--- Text provided Enclosed Below ---

The primers sequences were: octamer-binding transcription factor Oct-4, 5′-GAAGGTATTCAGCCAAAC-3′ and 5′-CTTAATCCAAAAACCCTGG-3′; Nanog, 5′-GATCGGGCCCGCCACCATGAGTGTGGATCCAGCTTG-3′ and 5′-GATCGAGCTCCATCTTCACACGTCTTCAGGTTG-3′; human telomerase reverse transcriptase (hTERT), 5′-CGGAAGAGTGTCTGGAGCAAGT-3′ and 5′-GAACAGTGCCTTCACCCTCGA-3′; SOX2, 5′-CGGAAAACCAAGACGCTCA-3′ and 5′-GCCGTTCATGTAGGTCTGCG-3′; GAPDH, 5′-GTCAGTGGTG GACCTGACCT-3′ and 5′-CACCACCCTGTTGCTGTAGC-3′.
Karyotype analysis of hESCs
The genetic stability of hESCs grown in the xeno-free culture system was determined by examining the karyotype using a standard G-banding procedure. Briefly, cells were incubated with colcemid, trypsinized, and then resuspended. The samples were then fixed onto the prepared slides to make the chromosome spreads. The dried slides were baked for 90 min at 80 °C, treated with 0.05 % trypsin for 30 sec to 2 min, and then stained with Giemsa and Leishman’s solution.
Teratomas were generated by intramuscular injection of undifferentiated hESCs (6 × 106 cells) into the hind limb of severe combined immunodeficient (SCID) mice. The injected mice were sacrificed at 8 weeks post injection, and the resulting teratomas were fixed with 4 % paraformaldehyde and embedded with paraffin. The samples were then stained with hematoxylin and eosin, and observed under a light microscope.
Growth curve analysis
hESCs were plated at a density of 40,000 cells per well and cultured in different medium. The number of cells was counted using a hemacytometer at days 3, 5, and 7 to obtain a growth curve.
hESC cultures were rinsed with PBS and then incubated with 0.5 mM EDTA (Sigma) at 37 °C for 5–8 min. The dissociated cells were rinsed twice in PBS for further analysis. Single cells were then blocked with 10 % goat serum (HyClone) for 15 min. All staining procedures were performed using buffer containing 2 % goat serum, 0.1 % sodium azide (Sigma), and 2 mM EDTA in PBS. The blocked cells were incubated with primary antibodies (stage-specific embryonic antigen SSEA-4 or tumor rejection antigen TRA-1-60, 1:20; Chemicon, Temecula, CA) for 30 min at 4 °C followed by three washes in PBS. The cells were then probed with a 1:100 dilution of Alexa-488-conjugated goat F(ab′)2 anti-mouse immunoglobulin (Ig)G3 or phycoerythrin-conjugated goat F(ab′)2 anti-mouse IgM (both from Invitrogen) for 30 min in the dark at 4 °C. The cells were washed once and resuspended for analysis in staining buffer containing 1 μg/ml of propidium iodide (Sigma) to identify nonviable cells. Flow cytometry analysis was performed using a FACS Calibur flow cytometer (BD Bioscience, San Jose, CA, USA).

--- End of Enclosed Text provided ---
--- Data records Enclosed Below ---

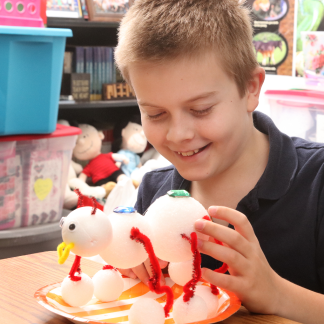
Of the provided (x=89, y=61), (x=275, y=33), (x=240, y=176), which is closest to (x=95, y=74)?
(x=89, y=61)

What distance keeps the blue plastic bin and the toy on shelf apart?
90mm

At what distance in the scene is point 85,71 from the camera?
227cm

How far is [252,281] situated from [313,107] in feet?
3.51

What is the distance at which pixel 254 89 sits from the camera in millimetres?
790

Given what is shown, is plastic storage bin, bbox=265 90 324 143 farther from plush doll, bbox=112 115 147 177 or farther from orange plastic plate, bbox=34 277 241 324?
orange plastic plate, bbox=34 277 241 324

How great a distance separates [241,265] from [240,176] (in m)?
0.34

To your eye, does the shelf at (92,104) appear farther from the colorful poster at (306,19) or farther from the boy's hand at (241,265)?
the boy's hand at (241,265)

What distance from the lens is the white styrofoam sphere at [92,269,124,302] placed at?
0.54m

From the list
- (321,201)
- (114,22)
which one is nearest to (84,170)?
(114,22)

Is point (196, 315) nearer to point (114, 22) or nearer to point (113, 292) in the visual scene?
point (113, 292)

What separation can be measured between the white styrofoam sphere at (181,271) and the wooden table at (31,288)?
7 centimetres

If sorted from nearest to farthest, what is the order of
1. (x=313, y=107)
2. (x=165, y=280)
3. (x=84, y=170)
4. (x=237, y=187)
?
(x=165, y=280)
(x=237, y=187)
(x=313, y=107)
(x=84, y=170)

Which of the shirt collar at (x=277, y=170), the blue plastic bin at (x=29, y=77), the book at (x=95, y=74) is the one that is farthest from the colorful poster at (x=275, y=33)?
the shirt collar at (x=277, y=170)

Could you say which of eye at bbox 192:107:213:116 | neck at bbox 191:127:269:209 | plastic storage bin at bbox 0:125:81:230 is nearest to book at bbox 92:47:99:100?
plastic storage bin at bbox 0:125:81:230
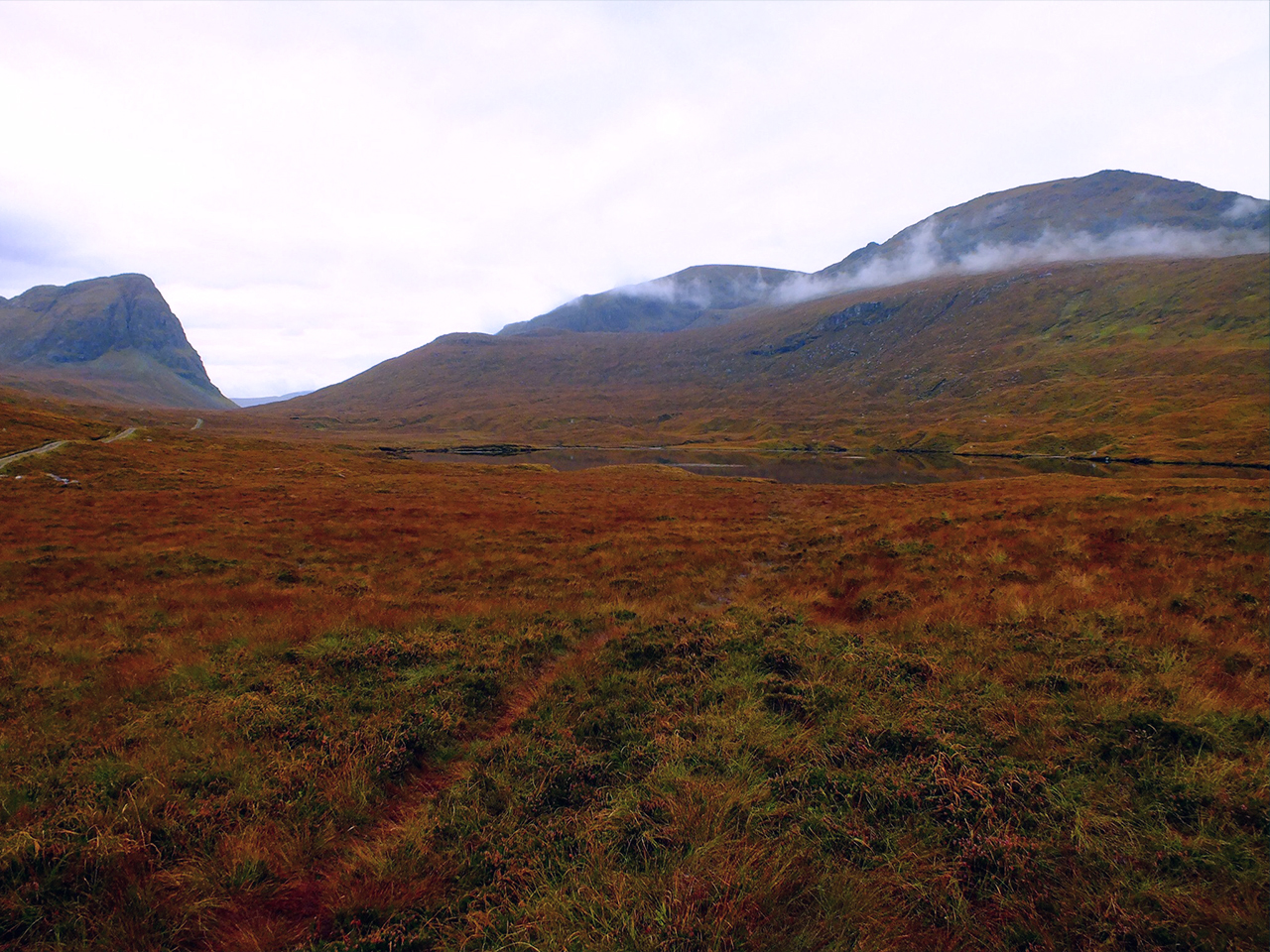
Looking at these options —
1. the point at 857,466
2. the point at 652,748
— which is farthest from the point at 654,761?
the point at 857,466

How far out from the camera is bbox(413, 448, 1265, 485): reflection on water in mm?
70375

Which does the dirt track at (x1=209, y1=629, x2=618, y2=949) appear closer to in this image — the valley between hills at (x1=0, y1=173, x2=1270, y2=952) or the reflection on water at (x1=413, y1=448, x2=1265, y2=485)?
the valley between hills at (x1=0, y1=173, x2=1270, y2=952)

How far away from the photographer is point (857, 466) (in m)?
93.6

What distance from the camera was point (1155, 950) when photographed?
3584 millimetres

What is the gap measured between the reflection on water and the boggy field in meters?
62.4

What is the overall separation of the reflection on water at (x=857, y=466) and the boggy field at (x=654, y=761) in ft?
205

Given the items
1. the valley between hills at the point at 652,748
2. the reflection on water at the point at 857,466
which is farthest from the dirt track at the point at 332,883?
the reflection on water at the point at 857,466

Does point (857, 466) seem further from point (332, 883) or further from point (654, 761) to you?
point (332, 883)

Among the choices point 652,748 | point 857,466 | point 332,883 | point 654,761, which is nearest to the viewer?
point 332,883

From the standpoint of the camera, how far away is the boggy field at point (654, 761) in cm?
392

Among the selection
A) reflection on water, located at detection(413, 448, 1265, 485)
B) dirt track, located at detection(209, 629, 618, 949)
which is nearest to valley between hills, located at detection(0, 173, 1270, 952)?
dirt track, located at detection(209, 629, 618, 949)

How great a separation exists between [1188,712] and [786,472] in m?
80.8

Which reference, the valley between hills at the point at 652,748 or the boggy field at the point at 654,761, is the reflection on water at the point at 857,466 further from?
the boggy field at the point at 654,761

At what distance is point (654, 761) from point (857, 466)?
97.0 m
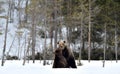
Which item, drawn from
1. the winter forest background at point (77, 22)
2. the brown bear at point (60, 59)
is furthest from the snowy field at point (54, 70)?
the winter forest background at point (77, 22)

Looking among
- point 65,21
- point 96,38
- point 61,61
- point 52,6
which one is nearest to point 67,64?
point 61,61

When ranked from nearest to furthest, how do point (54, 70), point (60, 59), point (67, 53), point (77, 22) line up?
point (67, 53), point (60, 59), point (54, 70), point (77, 22)

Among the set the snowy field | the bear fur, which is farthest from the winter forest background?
the bear fur

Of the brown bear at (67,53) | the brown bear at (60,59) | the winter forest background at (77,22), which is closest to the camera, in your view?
the brown bear at (67,53)

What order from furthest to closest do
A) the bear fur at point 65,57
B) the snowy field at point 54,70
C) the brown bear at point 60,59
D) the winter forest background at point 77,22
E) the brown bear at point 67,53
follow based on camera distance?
1. the winter forest background at point 77,22
2. the snowy field at point 54,70
3. the brown bear at point 60,59
4. the bear fur at point 65,57
5. the brown bear at point 67,53

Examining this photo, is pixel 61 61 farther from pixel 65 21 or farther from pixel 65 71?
pixel 65 21

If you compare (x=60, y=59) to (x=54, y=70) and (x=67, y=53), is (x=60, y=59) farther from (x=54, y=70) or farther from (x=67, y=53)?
(x=54, y=70)

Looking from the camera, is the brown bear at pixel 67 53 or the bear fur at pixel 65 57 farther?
the bear fur at pixel 65 57

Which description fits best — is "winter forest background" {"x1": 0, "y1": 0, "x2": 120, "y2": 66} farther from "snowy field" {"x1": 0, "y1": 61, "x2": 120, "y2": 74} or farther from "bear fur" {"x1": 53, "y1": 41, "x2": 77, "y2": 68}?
"bear fur" {"x1": 53, "y1": 41, "x2": 77, "y2": 68}

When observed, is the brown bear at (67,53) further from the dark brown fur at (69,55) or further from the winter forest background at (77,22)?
the winter forest background at (77,22)

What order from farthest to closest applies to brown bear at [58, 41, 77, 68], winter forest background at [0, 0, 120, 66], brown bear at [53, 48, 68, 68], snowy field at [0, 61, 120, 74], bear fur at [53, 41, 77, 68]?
1. winter forest background at [0, 0, 120, 66]
2. snowy field at [0, 61, 120, 74]
3. brown bear at [53, 48, 68, 68]
4. bear fur at [53, 41, 77, 68]
5. brown bear at [58, 41, 77, 68]

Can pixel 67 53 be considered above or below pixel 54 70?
above

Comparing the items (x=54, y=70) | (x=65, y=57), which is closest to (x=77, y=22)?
(x=54, y=70)

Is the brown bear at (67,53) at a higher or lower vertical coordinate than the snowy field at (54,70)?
higher
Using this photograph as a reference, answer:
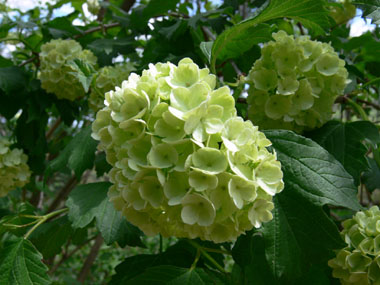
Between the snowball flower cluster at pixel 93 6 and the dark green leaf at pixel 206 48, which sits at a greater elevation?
the dark green leaf at pixel 206 48

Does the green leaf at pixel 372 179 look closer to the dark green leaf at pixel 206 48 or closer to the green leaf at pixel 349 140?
the green leaf at pixel 349 140

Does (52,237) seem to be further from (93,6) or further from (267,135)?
(93,6)

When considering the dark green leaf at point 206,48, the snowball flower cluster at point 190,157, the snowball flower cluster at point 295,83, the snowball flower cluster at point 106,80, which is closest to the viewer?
the snowball flower cluster at point 190,157

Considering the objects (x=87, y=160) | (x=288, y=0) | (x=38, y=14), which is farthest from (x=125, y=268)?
(x=38, y=14)

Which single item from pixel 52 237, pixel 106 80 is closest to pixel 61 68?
pixel 106 80

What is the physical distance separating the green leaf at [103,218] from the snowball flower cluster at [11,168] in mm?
864

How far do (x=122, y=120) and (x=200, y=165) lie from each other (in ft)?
0.81

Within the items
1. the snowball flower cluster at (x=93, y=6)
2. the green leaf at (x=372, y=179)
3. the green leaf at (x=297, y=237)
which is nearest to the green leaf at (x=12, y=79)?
the snowball flower cluster at (x=93, y=6)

--- End of Enclosed Data records ---

Requirement 1: From the hESC methods text, write out the passage starting with "The primers sequences" and going on through "GACCTGACCT-3′ and 5′-CACCACCCTGTTGCTGTAGC-3′.".
Requirement 2: According to the hESC methods text, how long after injection were the mice sacrificed?

Response 1:
The primers sequences were: octamer-binding transcription factor Oct-4, 5′-GAAGGTATTCAGCCAAAC-3′ and 5′-CTTAATCCAAAAACCCTGG-3′; Nanog, 5′-GATCGGGCCCGCCACCATGAGTGTGGATCCAGCTTG-3′ and 5′-GATCGAGCTCCATCTTCACACGTCTTCAGGTTG-3′; human telomerase reverse transcriptase (hTERT), 5′-CGGAAGAGTGTCTGGAGCAAGT-3′ and 5′-GAACAGTGCCTTCACCCTCGA-3′; SOX2, 5′-CGGAAAACCAAGACGCTCA-3′ and 5′-GCCGTTCATGTAGGTCTGCG-3′; GAPDH, 5′-GTCAGTGGTG GACCTGACCT-3′ and 5′-CACCACCCTGTTGCTGTAGC-3′.

Response 2: At 8 weeks post injection.